### Task prompt
How many lines in the items below contain the string "bbox"? Reply with the number alone.

### Records for processing
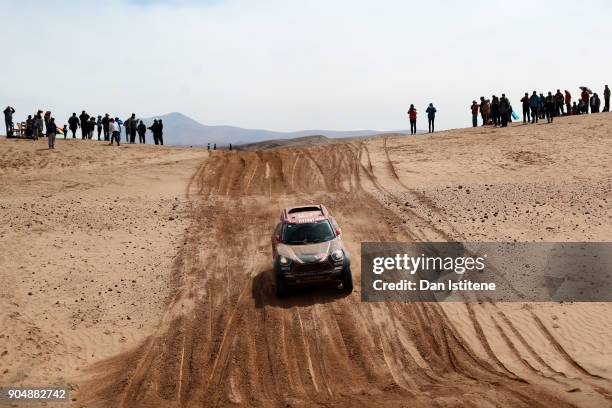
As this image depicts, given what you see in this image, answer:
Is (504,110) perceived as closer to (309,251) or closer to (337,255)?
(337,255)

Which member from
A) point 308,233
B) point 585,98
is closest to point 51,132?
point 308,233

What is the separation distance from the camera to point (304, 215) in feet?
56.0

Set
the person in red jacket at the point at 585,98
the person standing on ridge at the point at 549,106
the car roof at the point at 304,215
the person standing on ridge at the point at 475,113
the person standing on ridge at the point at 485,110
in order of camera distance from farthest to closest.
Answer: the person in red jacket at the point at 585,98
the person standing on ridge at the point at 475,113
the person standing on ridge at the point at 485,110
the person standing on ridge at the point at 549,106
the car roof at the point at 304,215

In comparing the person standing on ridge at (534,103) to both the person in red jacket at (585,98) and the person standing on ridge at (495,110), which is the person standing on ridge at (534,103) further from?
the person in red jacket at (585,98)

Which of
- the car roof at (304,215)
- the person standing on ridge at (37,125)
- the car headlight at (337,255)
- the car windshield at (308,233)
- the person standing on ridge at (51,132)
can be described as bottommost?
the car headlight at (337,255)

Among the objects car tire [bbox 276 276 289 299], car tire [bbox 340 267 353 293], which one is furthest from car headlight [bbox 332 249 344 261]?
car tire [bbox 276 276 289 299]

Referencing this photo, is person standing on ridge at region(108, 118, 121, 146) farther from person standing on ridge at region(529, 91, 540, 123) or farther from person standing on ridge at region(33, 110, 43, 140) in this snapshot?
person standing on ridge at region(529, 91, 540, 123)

...

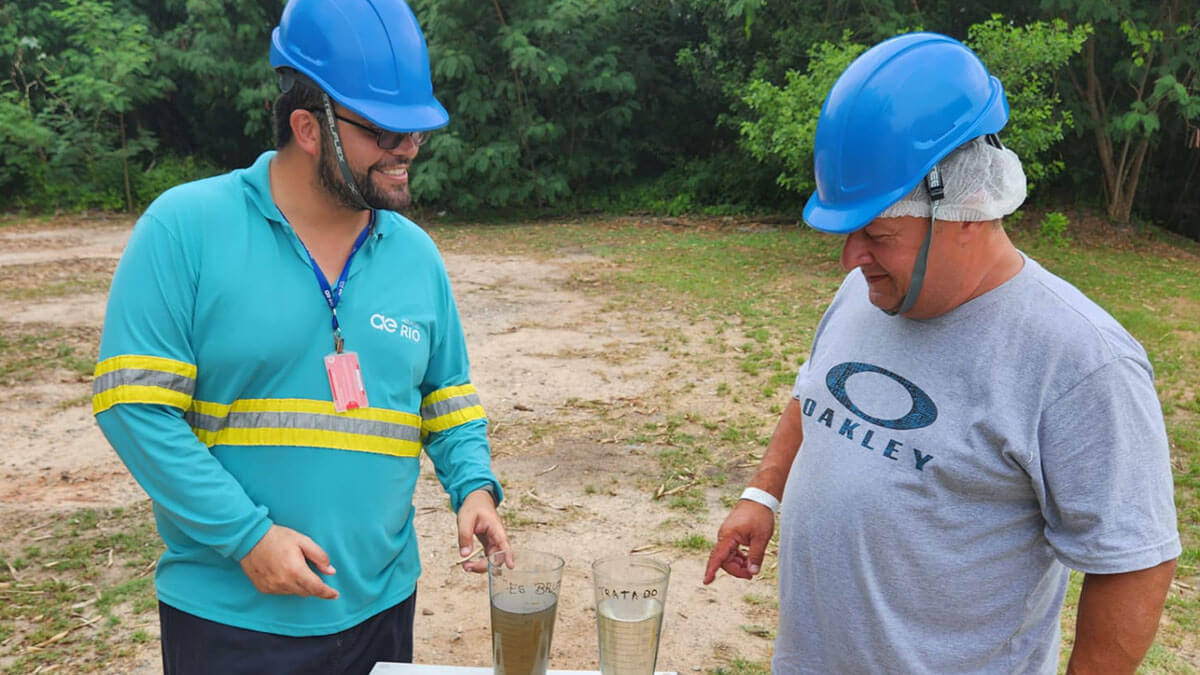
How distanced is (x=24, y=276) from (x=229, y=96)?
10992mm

### The completed task
2